Masjid Damarjati, Tempat Kegiatan Laskar Diponegoro dan Syiar Islam

Masjid Damarjati, Tempat Kegiatan Laskar Diponegoro dan Syiar Islam
Sejumlah warga memadati teras Masjid Damarjati Salatiga untuk melaksanakan ibadah. Koran SINDO/Angga Rosa

HARIANRIAU.CO - Siang itu, teras Masjid Damarjati di Dukuh Krajan RT 02 RW 05, Kelurahan Salatiga, Kecamatan Sidorejo, Salatiga dipadati para musafir. Mereka sengaja singgah ke masjid tertua di Salatiga ini, untuk melaksanakan Salat Zuhur dan beristirahat.

Ada juga warga dari berbagai daerah yang datang ke masjid ini, untuk membaya ayat suci Alquran. Membaca Alquran sudah menjadi bagian dari kegiatan rutin sejak masjid ini didirikan pada 1826 silam itu.

Pengurus Takmir Masjid Damarjati Salatiga Edy Trianto Basuki menceritakan, berdasarkan cacatan sejarah Masjid Damarjati sudah berusia 188 tahun. Masjid ini didirikan oleh Kiai Ronosetiko dan Kiai Sirojudin yang diyakini merupakan orang dari Kejaraan Mataram. Sejak berdiri hingga sekarang, masjid ini sudah dua kali pemugaran.

Renovasi kali pertama dilakukan pada 1987. Kemudian renovasi kedua dilaksanakan pada 2007. "Renovasi dilakukan secara total dan merombak bentuk aslinya. Bahkan tidak ada sudut bangunan asli yang tersisa. Barang peninggalan yang masih tersisa hanya beduk. Itu pun kulitnya sudah diganti beberapa kali. Yang masih asli hanya kayu kerangkanya saja," kata Edy, Minggu (11/2/2018).

Tokoh Dusun Krajan, Yahya, 77, menambahkan, Masjid Damarjati dibangun di tengah kecamuk perang antara Pangeran Diponegoro dan pemerintah kolonial Belanda. Konon, pembangunan masjid ini merupakan bagian dari strategi Kiai Ronosetiko dan Kiai Sirojudin untuk mengalahkan Belanda sekaligus mensyiarkan Islam di Salatiga.

PERINTAH LATIHAN ::
Salin ulang seluruh teks tentang Masjid Damarjati di atas apa adanya, tanpa mengubah satu kata pun. Kerjakan hanya dengan berpegang pada teks tentang Masjid Damarjati di atas.

DATA TERCATAT ::
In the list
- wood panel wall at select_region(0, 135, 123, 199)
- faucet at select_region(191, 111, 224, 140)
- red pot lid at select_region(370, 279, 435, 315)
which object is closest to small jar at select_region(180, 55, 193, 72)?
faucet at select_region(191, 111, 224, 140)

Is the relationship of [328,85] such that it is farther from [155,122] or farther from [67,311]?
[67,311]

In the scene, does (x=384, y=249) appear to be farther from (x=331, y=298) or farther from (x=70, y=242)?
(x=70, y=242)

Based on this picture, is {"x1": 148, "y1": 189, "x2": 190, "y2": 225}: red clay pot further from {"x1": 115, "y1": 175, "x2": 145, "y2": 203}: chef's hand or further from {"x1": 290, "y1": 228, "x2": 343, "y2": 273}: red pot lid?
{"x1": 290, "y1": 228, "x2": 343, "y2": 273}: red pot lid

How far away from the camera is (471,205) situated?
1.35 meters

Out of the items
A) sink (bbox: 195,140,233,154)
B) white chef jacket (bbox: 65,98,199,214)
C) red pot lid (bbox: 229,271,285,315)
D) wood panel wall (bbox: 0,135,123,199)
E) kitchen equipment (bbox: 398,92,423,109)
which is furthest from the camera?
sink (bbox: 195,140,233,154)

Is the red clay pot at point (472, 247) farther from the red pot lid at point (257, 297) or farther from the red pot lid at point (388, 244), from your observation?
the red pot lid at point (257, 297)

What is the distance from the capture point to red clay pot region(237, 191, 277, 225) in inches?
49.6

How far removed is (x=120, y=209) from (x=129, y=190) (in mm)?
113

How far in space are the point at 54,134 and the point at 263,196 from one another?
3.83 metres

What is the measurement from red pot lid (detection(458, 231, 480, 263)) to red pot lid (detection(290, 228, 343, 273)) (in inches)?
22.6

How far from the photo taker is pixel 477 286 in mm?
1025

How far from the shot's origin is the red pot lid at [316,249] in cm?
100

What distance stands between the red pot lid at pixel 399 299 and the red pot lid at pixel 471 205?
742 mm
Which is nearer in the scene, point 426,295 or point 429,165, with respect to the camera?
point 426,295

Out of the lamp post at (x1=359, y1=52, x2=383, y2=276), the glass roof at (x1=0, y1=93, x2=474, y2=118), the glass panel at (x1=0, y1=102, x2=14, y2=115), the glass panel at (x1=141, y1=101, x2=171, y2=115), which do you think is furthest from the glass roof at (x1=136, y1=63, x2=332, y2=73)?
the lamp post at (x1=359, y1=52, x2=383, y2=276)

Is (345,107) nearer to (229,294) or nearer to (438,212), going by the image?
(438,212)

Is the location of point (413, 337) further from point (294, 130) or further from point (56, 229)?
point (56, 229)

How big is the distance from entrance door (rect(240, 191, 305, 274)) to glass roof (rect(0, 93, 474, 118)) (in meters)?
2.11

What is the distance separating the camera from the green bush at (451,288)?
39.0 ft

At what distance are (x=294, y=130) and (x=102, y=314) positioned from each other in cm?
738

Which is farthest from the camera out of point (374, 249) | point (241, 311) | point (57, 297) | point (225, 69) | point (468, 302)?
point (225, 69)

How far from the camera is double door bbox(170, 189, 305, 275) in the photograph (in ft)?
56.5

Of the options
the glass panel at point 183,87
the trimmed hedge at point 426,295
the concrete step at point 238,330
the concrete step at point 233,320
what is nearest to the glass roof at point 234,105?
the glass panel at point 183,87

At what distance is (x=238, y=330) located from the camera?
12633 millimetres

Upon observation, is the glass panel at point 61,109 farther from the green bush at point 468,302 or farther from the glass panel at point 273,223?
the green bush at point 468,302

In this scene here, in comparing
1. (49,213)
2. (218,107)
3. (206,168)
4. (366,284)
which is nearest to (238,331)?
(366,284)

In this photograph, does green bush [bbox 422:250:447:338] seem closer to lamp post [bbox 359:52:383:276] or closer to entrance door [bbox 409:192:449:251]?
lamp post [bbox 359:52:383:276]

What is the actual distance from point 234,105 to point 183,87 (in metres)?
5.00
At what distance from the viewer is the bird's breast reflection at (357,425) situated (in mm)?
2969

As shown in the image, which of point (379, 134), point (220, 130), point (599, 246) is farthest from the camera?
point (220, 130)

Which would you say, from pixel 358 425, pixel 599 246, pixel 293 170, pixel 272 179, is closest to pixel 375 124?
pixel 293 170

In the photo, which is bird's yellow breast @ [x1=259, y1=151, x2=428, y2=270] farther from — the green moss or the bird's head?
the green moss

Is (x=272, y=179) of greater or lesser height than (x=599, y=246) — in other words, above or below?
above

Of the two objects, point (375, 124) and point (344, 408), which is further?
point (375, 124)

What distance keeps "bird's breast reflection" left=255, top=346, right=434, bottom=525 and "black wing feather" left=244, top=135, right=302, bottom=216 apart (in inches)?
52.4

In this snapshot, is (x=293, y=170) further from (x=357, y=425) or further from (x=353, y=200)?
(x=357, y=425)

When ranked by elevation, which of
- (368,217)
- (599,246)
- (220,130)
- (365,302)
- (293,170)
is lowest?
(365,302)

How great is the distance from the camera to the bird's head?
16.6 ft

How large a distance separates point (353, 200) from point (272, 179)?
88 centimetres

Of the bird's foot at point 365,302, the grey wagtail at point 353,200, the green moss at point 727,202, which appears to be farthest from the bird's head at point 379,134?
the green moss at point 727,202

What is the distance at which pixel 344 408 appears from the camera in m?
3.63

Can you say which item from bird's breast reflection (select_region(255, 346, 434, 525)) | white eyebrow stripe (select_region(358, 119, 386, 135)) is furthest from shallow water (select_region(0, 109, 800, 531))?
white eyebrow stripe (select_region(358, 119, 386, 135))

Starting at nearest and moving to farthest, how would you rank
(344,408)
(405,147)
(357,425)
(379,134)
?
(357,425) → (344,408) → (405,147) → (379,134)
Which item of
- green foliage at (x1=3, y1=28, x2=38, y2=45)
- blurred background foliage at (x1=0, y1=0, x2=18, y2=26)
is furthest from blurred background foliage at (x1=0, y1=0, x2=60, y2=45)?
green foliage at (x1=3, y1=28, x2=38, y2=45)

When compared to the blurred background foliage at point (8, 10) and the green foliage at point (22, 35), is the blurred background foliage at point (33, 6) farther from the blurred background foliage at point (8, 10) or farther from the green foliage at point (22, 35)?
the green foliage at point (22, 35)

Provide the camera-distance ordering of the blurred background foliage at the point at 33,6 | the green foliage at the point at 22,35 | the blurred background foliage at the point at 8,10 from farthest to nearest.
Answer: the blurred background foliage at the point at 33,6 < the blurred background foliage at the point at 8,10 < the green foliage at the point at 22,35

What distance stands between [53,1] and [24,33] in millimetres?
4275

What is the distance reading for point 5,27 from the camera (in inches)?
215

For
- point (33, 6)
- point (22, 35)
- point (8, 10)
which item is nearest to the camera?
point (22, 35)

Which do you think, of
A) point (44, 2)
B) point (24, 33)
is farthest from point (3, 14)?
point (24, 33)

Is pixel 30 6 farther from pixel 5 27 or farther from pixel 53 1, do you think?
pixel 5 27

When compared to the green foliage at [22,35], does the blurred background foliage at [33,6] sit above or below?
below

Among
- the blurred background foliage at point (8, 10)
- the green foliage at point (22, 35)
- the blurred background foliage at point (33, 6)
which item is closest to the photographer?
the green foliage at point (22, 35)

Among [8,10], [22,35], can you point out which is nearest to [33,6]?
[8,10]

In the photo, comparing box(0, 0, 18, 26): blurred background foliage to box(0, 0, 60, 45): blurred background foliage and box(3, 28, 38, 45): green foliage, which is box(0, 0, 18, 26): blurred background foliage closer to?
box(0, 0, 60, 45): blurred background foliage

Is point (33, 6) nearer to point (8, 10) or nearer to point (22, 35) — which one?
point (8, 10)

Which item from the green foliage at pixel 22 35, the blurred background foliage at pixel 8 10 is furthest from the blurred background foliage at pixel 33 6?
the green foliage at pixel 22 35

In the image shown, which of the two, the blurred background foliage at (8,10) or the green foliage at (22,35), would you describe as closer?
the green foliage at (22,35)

JAWABAN TUGAS ::
Masjid Damarjati, Tempat Kegiatan Laskar Diponegoro dan Syiar Islam

Masjid Damarjati, Tempat Kegiatan Laskar Diponegoro dan Syiar Islam
Sejumlah warga memadati teras Masjid Damarjati Salatiga untuk melaksanakan ibadah. Koran SINDO/Angga Rosa

HARIANRIAU.CO - Siang itu, teras Masjid Damarjati di Dukuh Krajan RT 02 RW 05, Kelurahan Salatiga, Kecamatan Sidorejo, Salatiga dipadati para musafir. Mereka sengaja singgah ke masjid tertua di Salatiga ini, untuk melaksanakan Salat Zuhur dan beristirahat.

Ada juga warga dari berbagai daerah yang datang ke masjid ini, untuk membaya ayat suci Alquran. Membaca Alquran sudah menjadi bagian dari kegiatan rutin sejak masjid ini didirikan pada 1826 silam itu.

Pengurus Takmir Masjid Damarjati Salatiga Edy Trianto Basuki menceritakan, berdasarkan cacatan sejarah Masjid Damarjati sudah berusia 188 tahun. Masjid ini didirikan oleh Kiai Ronosetiko dan Kiai Sirojudin yang diyakini merupakan orang dari Kejaraan Mataram. Sejak berdiri hingga sekarang, masjid ini sudah dua kali pemugaran.

Renovasi kali pertama dilakukan pada 1987. Kemudian renovasi kedua dilaksanakan pada 2007. "Renovasi dilakukan secara total dan merombak bentuk aslinya. Bahkan tidak ada sudut bangunan asli yang tersisa. Barang peninggalan yang masih tersisa hanya beduk. Itu pun kulitnya sudah diganti beberapa kali. Yang masih asli hanya kayu kerangkanya saja," kata Edy, Minggu (11/2/2018).

Tokoh Dusun Krajan, Yahya, 77, menambahkan, Masjid Damarjati dibangun di tengah kecamuk perang antara Pangeran Diponegoro dan pemerintah kolonial Belanda. Konon, pembangunan masjid ini merupakan bagian dari strategi Kiai Ronosetiko dan Kiai Sirojudin untuk mengalahkan Belanda sekaligus mensyiarkan Islam di Salatiga.